I emphasized that small donations were very welcome. There are people ashamed to send $5 and $10 donations, I know, but those touch me very deeply and mean a great deal to me.

People responded, more than I expected.

I got 40 or 50 letters the first day, from all over the country. Some were messages, some had small denomination bills, some had checks, ranging from $25 to $500. They bought boat rides on Lake George for the Mansion residents and the money to put a down payment on a week-long camp for the RISSE soccer players.

They bought two digital cameras for gifted young refugee photographers.

I spent $125 on the RISSE Amazon Wish List.

The thing is, these messages had a marked effect on my healing.  I love that Gus is doing good after his death, and I saw each donation in his honor as a bright star peeling back the darkness. I had just come through a bout with pneumonia when Gus died, and I was tired and run down.

The donations in honor of Gus lifted me up, everything is a gift in its own way.

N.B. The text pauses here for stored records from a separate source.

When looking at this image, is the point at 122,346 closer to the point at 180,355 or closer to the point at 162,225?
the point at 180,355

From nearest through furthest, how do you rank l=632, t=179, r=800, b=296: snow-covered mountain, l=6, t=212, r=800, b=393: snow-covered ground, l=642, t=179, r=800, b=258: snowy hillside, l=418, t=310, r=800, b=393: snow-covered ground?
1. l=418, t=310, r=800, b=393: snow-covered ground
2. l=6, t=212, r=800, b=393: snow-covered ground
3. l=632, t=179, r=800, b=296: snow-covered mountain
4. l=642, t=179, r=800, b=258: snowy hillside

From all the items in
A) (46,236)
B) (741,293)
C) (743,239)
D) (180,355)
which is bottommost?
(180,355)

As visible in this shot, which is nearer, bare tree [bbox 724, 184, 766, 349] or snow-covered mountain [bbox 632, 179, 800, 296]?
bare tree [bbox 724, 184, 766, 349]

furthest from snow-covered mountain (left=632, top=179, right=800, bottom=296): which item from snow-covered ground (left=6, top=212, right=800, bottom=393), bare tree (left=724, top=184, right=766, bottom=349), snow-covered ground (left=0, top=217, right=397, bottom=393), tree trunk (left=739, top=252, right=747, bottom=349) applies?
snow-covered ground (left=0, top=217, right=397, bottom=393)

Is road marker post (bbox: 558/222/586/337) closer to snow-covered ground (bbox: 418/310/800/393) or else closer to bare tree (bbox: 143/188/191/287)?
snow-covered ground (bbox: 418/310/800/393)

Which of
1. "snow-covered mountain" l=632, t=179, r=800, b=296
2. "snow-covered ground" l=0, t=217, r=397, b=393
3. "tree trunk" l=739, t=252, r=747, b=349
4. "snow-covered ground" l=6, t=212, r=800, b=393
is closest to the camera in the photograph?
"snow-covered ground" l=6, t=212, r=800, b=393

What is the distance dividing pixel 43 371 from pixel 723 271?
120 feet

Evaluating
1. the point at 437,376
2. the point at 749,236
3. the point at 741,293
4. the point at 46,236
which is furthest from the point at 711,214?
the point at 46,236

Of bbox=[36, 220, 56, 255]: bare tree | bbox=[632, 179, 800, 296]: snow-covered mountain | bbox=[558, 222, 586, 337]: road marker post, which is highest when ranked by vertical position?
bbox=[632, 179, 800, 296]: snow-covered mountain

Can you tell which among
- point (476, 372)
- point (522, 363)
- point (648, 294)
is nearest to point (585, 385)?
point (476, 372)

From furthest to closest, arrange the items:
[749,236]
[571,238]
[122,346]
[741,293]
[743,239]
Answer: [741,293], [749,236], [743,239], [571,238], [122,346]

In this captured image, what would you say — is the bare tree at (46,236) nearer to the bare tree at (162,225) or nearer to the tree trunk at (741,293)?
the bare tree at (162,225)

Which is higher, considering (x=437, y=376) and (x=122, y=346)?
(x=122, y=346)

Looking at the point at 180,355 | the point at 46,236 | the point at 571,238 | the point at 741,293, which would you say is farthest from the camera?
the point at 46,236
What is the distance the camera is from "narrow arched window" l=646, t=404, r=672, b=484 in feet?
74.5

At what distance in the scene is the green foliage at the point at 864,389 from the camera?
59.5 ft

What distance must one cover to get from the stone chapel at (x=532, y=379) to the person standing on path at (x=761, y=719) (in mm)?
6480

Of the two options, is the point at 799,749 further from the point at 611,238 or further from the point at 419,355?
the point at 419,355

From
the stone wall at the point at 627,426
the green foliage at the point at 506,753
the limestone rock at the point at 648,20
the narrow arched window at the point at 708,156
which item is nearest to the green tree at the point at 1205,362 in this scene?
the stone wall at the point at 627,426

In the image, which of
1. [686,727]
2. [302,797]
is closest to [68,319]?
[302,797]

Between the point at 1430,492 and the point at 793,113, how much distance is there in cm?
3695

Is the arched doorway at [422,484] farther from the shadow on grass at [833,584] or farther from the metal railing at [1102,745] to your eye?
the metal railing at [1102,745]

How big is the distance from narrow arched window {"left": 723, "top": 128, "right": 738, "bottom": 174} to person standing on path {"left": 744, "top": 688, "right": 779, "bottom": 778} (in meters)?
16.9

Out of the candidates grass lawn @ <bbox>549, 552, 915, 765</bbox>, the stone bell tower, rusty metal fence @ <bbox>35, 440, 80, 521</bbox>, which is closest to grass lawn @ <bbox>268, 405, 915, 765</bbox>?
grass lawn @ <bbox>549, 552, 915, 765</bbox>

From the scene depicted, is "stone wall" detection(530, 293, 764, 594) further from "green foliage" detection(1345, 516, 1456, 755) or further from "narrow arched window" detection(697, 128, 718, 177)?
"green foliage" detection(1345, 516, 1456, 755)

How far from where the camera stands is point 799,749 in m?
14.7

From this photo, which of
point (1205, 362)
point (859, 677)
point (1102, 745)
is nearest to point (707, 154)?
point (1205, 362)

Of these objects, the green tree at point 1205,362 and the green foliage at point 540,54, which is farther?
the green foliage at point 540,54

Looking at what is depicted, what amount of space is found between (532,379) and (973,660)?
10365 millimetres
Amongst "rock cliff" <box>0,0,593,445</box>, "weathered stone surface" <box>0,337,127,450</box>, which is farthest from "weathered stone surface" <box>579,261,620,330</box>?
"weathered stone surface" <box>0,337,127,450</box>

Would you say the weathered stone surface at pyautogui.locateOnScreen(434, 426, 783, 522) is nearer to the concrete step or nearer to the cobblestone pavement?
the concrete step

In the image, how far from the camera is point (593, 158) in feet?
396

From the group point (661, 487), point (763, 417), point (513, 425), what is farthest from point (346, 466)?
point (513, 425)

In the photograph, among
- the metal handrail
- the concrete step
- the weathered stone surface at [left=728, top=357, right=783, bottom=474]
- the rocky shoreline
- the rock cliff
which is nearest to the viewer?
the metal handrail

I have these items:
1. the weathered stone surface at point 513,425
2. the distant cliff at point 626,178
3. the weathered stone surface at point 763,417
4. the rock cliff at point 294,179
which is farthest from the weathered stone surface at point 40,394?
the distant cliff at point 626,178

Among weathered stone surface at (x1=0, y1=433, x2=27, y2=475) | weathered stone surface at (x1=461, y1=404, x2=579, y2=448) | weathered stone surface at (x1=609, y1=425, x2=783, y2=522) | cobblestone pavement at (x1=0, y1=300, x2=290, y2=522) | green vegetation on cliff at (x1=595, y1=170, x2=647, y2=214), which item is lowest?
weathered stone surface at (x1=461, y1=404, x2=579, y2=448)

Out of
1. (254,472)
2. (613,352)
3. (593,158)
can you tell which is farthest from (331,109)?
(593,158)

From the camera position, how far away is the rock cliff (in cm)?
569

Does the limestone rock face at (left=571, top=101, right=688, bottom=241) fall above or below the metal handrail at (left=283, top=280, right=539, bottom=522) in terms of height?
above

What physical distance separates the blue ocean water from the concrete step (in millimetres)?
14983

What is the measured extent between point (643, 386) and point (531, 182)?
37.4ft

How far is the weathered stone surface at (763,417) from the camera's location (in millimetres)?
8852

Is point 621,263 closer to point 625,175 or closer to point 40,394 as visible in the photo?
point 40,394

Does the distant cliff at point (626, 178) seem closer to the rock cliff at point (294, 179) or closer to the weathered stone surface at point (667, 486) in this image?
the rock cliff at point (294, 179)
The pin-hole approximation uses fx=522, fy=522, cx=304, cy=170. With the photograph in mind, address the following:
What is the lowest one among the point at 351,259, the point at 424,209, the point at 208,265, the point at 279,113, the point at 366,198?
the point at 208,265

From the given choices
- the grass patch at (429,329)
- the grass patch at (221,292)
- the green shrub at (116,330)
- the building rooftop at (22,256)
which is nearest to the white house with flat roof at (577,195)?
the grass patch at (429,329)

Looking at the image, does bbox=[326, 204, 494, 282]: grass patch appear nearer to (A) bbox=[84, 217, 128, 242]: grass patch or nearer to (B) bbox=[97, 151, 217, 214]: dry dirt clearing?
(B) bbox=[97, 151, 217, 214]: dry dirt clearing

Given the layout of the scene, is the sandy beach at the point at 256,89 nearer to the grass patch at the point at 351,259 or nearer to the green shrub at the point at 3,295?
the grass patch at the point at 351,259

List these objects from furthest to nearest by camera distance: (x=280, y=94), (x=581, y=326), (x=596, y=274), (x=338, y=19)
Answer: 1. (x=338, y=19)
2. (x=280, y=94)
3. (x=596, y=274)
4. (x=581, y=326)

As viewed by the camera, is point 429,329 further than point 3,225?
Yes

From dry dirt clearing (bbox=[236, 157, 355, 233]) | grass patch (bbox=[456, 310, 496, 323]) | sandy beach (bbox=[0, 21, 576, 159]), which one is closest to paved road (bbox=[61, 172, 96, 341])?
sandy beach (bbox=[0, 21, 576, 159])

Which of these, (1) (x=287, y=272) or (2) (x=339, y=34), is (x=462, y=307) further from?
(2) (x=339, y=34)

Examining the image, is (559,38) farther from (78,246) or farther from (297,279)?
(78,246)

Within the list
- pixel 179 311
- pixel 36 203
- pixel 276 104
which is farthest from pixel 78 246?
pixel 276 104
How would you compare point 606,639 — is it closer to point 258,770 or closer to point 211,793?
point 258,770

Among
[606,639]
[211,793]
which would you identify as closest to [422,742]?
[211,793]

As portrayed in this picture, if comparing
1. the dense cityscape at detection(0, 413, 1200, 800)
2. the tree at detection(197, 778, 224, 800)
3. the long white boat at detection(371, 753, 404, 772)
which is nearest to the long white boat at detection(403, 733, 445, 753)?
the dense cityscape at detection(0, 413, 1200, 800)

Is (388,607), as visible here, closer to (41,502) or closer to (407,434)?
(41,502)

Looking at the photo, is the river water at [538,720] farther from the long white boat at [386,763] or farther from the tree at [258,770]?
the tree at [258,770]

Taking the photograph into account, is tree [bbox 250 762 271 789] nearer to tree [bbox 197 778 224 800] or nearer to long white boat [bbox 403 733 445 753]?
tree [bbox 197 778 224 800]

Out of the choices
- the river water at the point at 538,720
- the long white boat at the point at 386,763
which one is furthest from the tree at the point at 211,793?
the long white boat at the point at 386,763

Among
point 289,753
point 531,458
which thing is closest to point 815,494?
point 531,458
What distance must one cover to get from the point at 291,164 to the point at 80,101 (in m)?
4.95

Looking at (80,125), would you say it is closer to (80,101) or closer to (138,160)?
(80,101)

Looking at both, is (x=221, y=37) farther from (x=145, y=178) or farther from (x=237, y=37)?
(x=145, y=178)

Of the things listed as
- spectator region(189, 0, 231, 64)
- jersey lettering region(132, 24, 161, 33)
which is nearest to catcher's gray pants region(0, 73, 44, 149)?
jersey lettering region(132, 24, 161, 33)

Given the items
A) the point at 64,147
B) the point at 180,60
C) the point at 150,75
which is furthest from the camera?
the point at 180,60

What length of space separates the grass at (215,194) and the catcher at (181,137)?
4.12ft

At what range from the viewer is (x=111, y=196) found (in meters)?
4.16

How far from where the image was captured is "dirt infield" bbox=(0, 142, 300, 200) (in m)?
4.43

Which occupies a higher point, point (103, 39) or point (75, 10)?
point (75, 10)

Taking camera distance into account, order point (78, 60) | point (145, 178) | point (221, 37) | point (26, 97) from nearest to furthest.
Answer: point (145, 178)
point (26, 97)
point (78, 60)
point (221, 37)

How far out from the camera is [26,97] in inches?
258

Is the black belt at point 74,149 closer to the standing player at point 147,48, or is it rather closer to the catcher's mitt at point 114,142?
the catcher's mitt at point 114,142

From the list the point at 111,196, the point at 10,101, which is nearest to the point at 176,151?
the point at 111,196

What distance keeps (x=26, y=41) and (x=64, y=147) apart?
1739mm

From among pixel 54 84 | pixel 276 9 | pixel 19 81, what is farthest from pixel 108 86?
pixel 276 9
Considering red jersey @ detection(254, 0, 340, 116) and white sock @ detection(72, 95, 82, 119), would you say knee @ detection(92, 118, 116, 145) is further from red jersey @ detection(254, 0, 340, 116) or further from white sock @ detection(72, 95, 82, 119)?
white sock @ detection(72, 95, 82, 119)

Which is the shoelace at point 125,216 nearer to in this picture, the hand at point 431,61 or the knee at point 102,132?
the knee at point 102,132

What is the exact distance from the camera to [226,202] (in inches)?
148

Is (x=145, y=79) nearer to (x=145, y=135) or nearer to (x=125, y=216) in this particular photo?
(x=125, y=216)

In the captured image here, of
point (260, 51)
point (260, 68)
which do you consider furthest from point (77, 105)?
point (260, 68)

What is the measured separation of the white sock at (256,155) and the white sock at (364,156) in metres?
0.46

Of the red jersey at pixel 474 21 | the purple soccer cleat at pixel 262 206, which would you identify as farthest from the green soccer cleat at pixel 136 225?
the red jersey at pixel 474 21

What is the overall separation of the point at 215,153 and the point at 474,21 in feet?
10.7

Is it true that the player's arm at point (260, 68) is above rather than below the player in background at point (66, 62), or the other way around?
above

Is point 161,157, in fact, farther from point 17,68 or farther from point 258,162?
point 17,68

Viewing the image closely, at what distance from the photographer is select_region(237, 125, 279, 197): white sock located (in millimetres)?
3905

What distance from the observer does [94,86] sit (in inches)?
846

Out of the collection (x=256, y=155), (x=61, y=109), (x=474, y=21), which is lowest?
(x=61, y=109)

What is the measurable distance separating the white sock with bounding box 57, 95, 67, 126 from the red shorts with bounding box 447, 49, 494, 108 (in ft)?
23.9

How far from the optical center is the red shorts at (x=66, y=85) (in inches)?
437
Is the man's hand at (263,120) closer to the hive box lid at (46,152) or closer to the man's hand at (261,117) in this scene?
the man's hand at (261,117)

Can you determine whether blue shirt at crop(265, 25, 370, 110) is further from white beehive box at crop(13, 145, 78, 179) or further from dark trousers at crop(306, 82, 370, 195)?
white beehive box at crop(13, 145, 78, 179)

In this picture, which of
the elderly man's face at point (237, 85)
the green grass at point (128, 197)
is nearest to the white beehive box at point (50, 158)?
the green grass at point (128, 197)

I wondered at the love this spirited little dog provoked in people. Sitting here writing, I’m too close to it, I can’t gain any perspective on it.

“Gus was very special,” wrote Lana. “I so enjoyed following along with your posts – I hope you will get another Boston – thinking  you fell in love with the breed just like we did. In memory of Gus – do what you want with the donation – a long time follower of your blog, Lana.”

Thanks Lana, Gus was very special and I am certainly going to get another dog.

So more lessons of grieving. I’m not about to mark the anniversary of Gus’s death on Facebook or Twitter, but I am seeing that here, as in the rest of my life, opening up is healthy and healing. Gus will live on a good while, and the love people had for him can be turned to the small acts of great kindness we are trying to commit.

If you would like to honor Gus by giving a donation to the refugee or Mansion work, you can write me at Jon Katz, Post Office Box 205, Cambridge, N.Y., 12816 or via Paypal, [email protected].

2 Comments

  1. When I got my new license plate 2 years ago it was N72 GUS, and I said what a plate, now when I look at my car the name GUS is always with me.

  2. I got a puppy at about the same time as you got Gus so I was always interested in your postings about him. Thank you for so generously sharing your experience. It enriched my life to read you.